Ken Burns’s World War Z?
In 2003, Max Brooks published the New York Times bestseller Zombie Survival Guide and subsequently followed it up with World War Z in 2006. In June 2011, filming began of an adaptation of World War Z‘s epic zombie story, and it’s been nothing but trouble ever since. The shoot was plagued by humiliations, release delays, reshoots, rewrites, criticized CGI, and fan complaints about how the movie’s story bears little resemblance to the novel’s. The story is currently more about one man’s race against time to save the world than about surviving a plague or zombies, which fans couldn’t help but find less intriguing than the book even though the movie stars Brad Pitt.
Also working against the project as it stands is that in the time between 2006 and 2013, there was plenty of time for the zombie market to get saturated as hell and for the sight of a wave of the reanimated either shuffling or running at people to become tired. It’s not just numerous straight zombie stories like 28 Weeks Later, the Rec series and the Resident Evil one, the games Day Z and Dead Island, the TV series The Walking Dead, etc. They’ve been deconstructed and parodied with films like Zombieland, Warm Bodies, or Cabin in The Woods, seemingly the public’s way of saying that they’re a bit sick of the genre.
This unpleasant situation could have been avoided with a very simple tactic: actually adapting the story as it’s laid out in the book. World War Z isn’t an action book: it’s a collection of interviews from survivors of the apocalypse of the undead. Because of the extreme diversity of persons involved, numerous perspectives of the type not often seen in this sort of story are presented, such as Chinese civilians, American mercenaries, Russian soldiers, etc. Better still is that it allowed just enough realistic flavor to get into the story that it became more believable without becoming boring or making the absurdity of reanimated corpses ending civilization as we know it overbearing. This is the reason why even literary critics clearly contemptuous of the genre referred to it as “smarter than it has any right to be.”
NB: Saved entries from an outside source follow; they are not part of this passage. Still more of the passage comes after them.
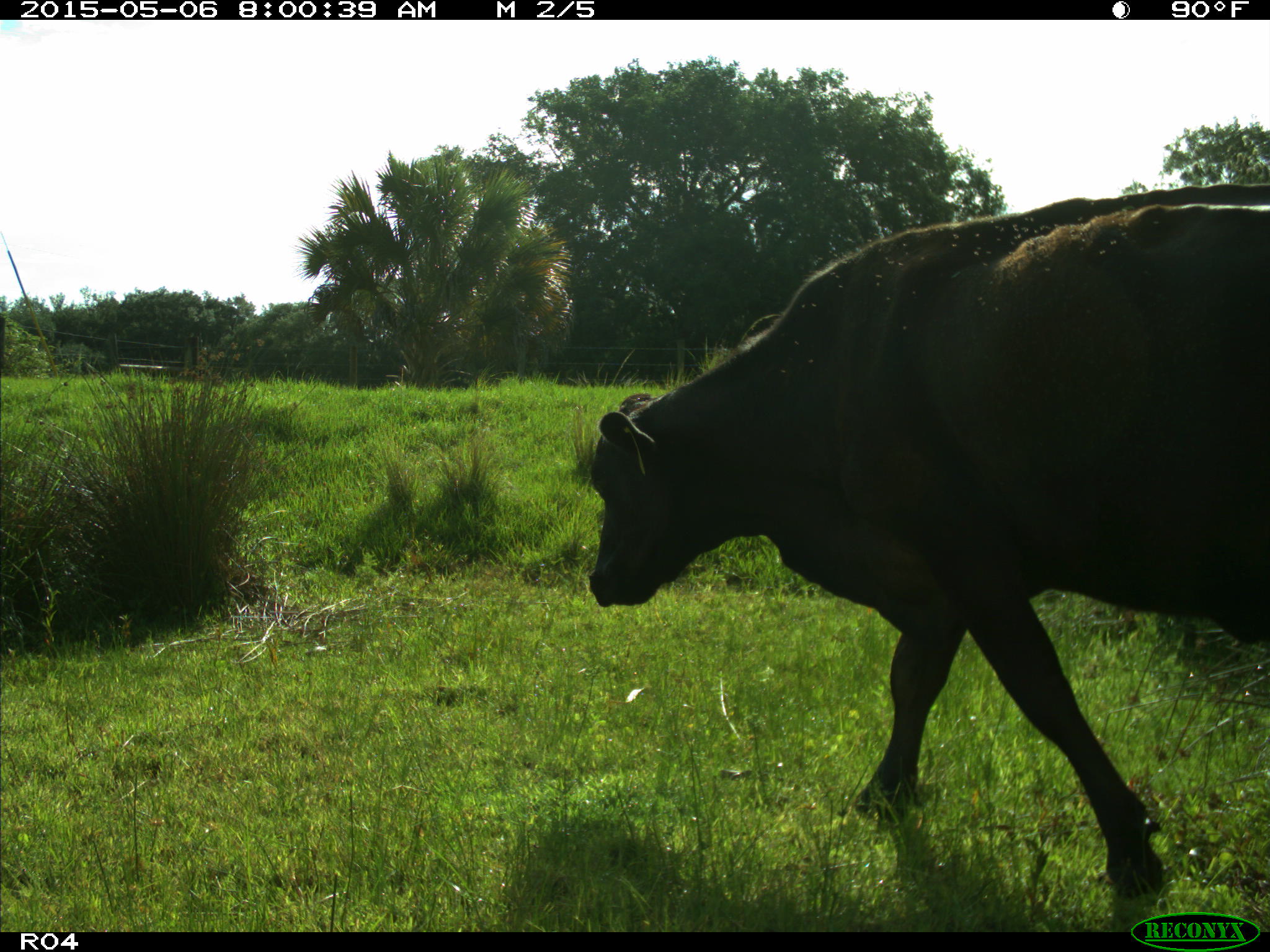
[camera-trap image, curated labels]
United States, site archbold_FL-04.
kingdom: Animalia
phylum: Chordata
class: Mammalia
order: Artiodactyla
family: Bovidae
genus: Bos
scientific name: Bos taurus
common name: domestic cow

Is the suggestion here that World War Z should have been a documentary in the style of Ken Burns? Should it have been a collection of interviews in a style often referred to as “talking heads” inter-cut with stills or archival footage? Not necessarily, but it certainly could have been used as an effective reference point for how to execute this story in a way true to the spirit of the book and whose fans you certainly want to be in favor of your movie.
If you think that audiences are only interested in spectacle and that such a telling wouldn’t appeal to the “lowest common denominator,” consider the huge financial successes of District 9, The Blair Witch Project, or The Fighter. These films among other high-grossing docudramas such as The Social Network or 127 Hours indicate that audiences are opening up to these new formats to a greater extent than ever before, and the critical respect they got was through the roof.
This would have surely kept costs down and allowed more room for actors to build their characters by doing interview monologues than just following Pitt as he tries to prevent a pandemic. Imagine the number of unique, viral video clips that could be generated from taking such interview clips and putting them online versus basically only garnering interest in the movie’s trailer. Definitely it wouldn’t have become the high-profile flop World War Z has been projected to become.
Or maybe the movie will be better than anticipated and be a big hit. While many are skeptical that will be the case, there’s no point to being bitter about it and rooting against the movie’s success. Hopefully, though, some future filmmaker will give this novel alternative a try.